Reports to the FAA of “drone sightings”, used by Congress and the FAA to drive forth draconian remote identification and mandated national surveillance networks using drones, with the goal of pricing drone flying out of the public’s reach – were based on bad data and media hysterics, much of which was false reporting.

  • Remember the Aeromexico flight in late 2018 that had a collapsed nose cone? The media blamed that on a drone. Six months later the official investigation found it was due to a maintenance defect on the nose cone.
  • Remember the Gatwick Airport fiasco?
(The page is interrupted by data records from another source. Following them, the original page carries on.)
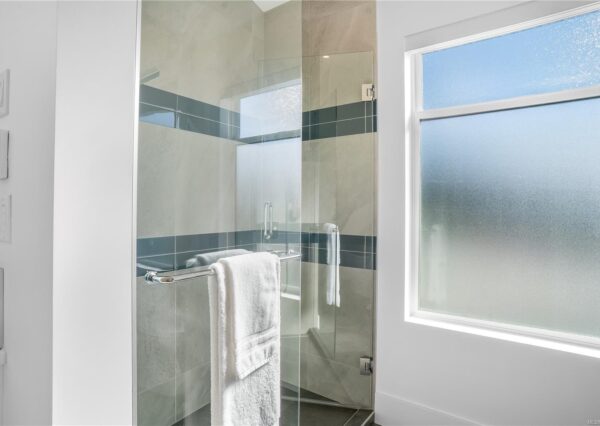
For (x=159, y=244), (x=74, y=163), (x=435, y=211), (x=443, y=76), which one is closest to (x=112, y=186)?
(x=74, y=163)

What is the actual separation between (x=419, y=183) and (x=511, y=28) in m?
0.87

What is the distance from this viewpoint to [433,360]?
1820 millimetres

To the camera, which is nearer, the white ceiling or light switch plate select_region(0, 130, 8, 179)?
light switch plate select_region(0, 130, 8, 179)

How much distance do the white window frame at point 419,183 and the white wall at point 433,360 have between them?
0.05 metres

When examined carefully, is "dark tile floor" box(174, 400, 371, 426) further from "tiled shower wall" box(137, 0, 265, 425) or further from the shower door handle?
the shower door handle

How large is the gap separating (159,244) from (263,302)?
45 cm

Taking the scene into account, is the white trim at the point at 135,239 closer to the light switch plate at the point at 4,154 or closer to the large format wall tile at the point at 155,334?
the large format wall tile at the point at 155,334

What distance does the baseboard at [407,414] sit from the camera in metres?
1.76

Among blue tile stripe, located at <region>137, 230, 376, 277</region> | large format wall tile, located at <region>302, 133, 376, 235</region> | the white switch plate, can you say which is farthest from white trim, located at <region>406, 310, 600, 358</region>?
the white switch plate

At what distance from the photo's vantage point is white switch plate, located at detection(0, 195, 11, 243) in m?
0.99

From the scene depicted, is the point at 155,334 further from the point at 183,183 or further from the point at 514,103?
the point at 514,103

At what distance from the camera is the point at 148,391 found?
974 millimetres

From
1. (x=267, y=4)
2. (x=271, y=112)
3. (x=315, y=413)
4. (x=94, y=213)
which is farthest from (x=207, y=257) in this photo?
(x=315, y=413)

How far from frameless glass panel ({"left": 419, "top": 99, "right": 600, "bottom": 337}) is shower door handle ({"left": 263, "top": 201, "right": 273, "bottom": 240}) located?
104 cm
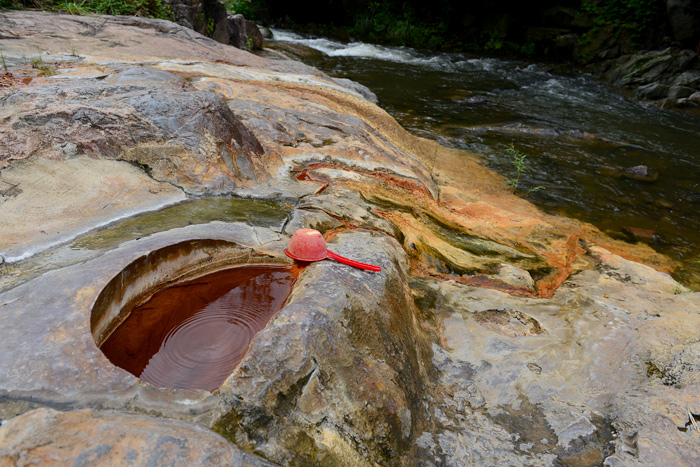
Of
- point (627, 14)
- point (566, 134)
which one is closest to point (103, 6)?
point (566, 134)

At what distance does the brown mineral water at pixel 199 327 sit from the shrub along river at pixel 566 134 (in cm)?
451

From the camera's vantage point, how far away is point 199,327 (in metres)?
2.02

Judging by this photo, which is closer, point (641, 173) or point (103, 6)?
point (641, 173)

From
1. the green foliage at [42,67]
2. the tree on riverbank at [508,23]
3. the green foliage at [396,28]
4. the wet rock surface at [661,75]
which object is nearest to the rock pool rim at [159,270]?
the green foliage at [42,67]

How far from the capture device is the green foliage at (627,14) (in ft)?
47.9

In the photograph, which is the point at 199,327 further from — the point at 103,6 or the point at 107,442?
the point at 103,6

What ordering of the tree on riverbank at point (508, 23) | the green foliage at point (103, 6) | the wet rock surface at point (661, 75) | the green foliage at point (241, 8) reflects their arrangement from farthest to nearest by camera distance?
1. the green foliage at point (241, 8)
2. the tree on riverbank at point (508, 23)
3. the wet rock surface at point (661, 75)
4. the green foliage at point (103, 6)

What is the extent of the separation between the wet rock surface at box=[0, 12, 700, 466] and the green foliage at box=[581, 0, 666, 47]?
1445cm

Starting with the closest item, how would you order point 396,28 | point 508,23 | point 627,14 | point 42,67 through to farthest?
1. point 42,67
2. point 627,14
3. point 508,23
4. point 396,28

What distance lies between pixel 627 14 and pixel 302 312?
1835cm

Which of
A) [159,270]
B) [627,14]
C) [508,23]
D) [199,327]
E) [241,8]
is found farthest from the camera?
[241,8]

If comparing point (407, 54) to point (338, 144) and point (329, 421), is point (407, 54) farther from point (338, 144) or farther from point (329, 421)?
point (329, 421)

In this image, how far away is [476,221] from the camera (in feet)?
15.2

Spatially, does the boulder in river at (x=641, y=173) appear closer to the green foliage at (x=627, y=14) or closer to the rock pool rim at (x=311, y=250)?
the rock pool rim at (x=311, y=250)
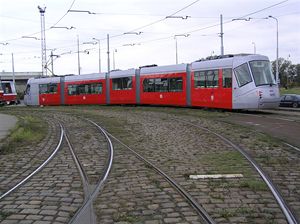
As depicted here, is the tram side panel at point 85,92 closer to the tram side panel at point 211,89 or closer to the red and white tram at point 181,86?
the red and white tram at point 181,86

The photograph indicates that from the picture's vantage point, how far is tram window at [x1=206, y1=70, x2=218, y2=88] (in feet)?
87.0

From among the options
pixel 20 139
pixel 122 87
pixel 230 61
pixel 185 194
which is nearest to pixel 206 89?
pixel 230 61

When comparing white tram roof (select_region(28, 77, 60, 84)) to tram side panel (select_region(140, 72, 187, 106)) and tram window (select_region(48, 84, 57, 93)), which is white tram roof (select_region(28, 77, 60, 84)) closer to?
tram window (select_region(48, 84, 57, 93))

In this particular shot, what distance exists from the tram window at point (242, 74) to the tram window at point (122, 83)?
42.4 feet

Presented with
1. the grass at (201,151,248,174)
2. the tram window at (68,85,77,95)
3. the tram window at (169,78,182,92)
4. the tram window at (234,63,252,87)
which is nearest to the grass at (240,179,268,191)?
the grass at (201,151,248,174)

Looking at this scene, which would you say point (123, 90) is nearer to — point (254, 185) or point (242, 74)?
point (242, 74)

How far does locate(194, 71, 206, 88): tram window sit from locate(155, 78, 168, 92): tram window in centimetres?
379

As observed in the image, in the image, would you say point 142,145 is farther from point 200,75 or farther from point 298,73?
point 298,73

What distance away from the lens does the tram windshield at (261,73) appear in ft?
80.6

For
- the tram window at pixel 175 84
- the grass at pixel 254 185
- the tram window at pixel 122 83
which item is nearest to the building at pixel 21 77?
the tram window at pixel 122 83

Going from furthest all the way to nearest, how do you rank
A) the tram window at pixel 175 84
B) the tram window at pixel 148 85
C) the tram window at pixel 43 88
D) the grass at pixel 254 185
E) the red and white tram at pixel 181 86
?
the tram window at pixel 43 88 → the tram window at pixel 148 85 → the tram window at pixel 175 84 → the red and white tram at pixel 181 86 → the grass at pixel 254 185

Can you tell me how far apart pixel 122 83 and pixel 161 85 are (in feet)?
18.0

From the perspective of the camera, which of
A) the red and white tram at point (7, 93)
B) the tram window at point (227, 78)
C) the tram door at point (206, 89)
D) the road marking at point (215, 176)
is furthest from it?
the red and white tram at point (7, 93)

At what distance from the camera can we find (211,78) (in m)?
27.0
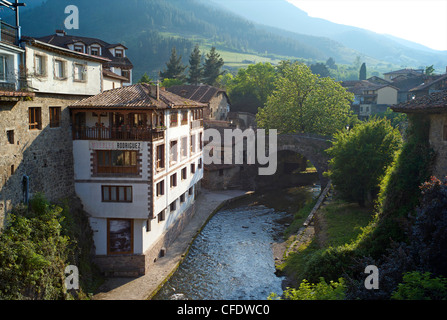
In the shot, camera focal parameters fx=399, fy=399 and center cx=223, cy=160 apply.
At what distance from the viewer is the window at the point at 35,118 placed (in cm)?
1992

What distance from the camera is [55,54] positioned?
21.5 metres

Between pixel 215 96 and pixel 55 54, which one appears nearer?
pixel 55 54

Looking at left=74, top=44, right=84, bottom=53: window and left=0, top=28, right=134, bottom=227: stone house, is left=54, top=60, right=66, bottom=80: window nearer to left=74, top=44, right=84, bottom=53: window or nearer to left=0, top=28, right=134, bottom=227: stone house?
left=0, top=28, right=134, bottom=227: stone house

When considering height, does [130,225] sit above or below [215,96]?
below

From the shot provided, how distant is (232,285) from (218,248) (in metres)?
5.74

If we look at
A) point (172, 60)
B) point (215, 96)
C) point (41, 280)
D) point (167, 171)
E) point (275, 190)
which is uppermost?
point (172, 60)

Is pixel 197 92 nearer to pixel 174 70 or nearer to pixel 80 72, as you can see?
pixel 174 70

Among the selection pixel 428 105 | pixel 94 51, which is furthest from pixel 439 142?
pixel 94 51

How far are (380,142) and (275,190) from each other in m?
18.9

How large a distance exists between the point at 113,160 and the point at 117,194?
77.7 inches
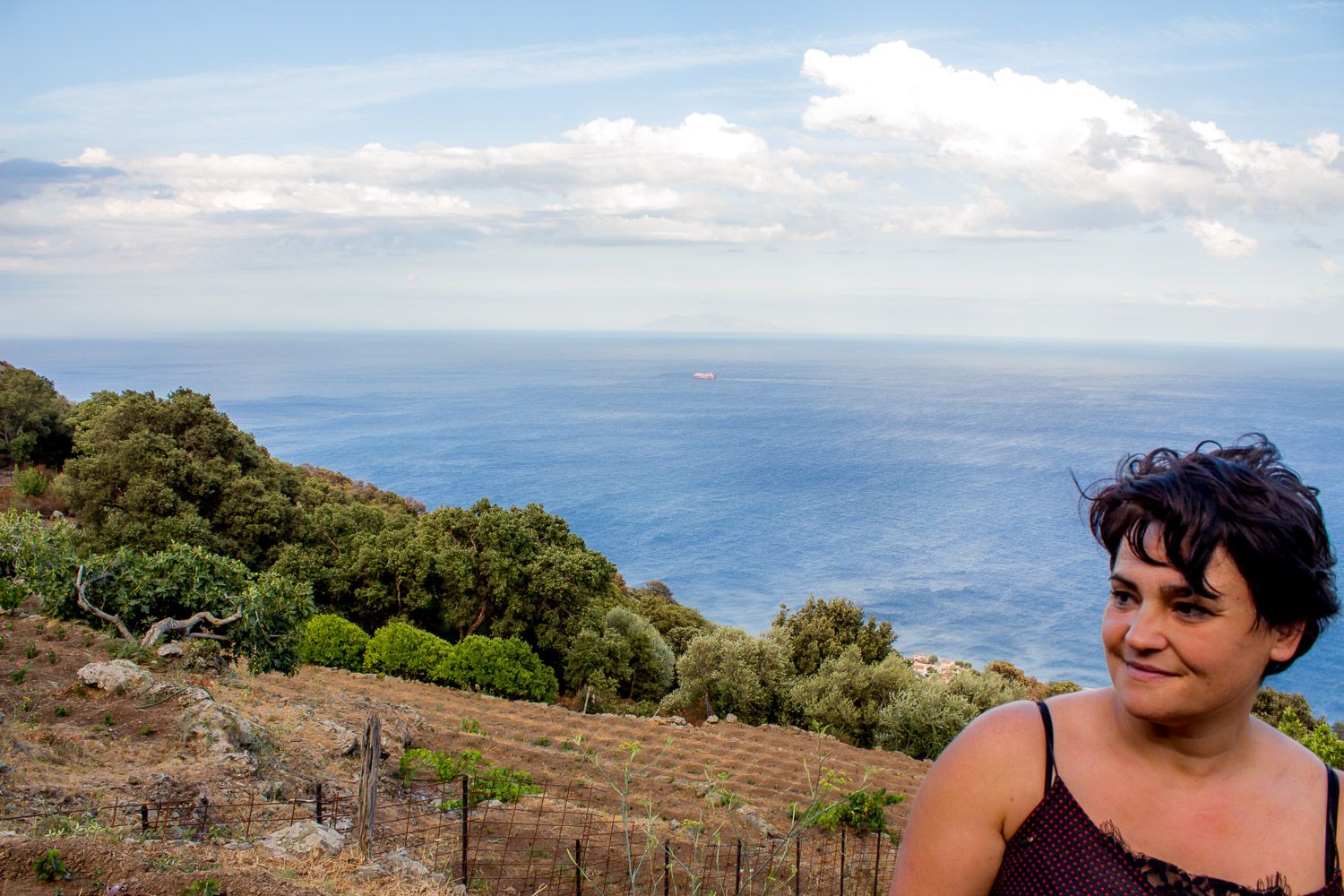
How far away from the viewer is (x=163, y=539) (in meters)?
21.2

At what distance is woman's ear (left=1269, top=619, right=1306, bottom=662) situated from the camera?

The only confirmed drone sightings were of the fleet of surveillance drones operated by the Sussex Police over the airport.
  • Remember the temporary Newark Airport closure due to a “drone sighting”? That drone report was from 20 miles away from the airport and may not have even been a drone at all.

Take a look at this – drone sightings have magically disappeared: Drone Sightings: The Actual Non-Hyped Numbers Analyzed (Graphs, Trends, etc.)

After awhile, when the FAA isn’t stealing Youtube content, they seem to have been busy making up fake drone reports to justify a remote ID proposal that mandates all drones be connected to the Internet cloud, in real time, and used as part of a massive national surveillance program, collecting imagery and telemetry and potentially sending it to China. Brilliant. Not like any drones would so something like that.

The FAA’s primary goal is to make hobby flying of radio control model aircraft so expensive and cumbersome as to eliminate it entirely. The reason is to clear the low altitude airspace for AmazonGoogleUPS delivery drones. The FAA asserts that it and it alone owns the airspace in your front and backyards from the ground up. Literally, the airspace below your head when you stand outside is controlled by the FAA and they intend to use it for corporate delivery and surveillance networks. (See my comments to see how that works.)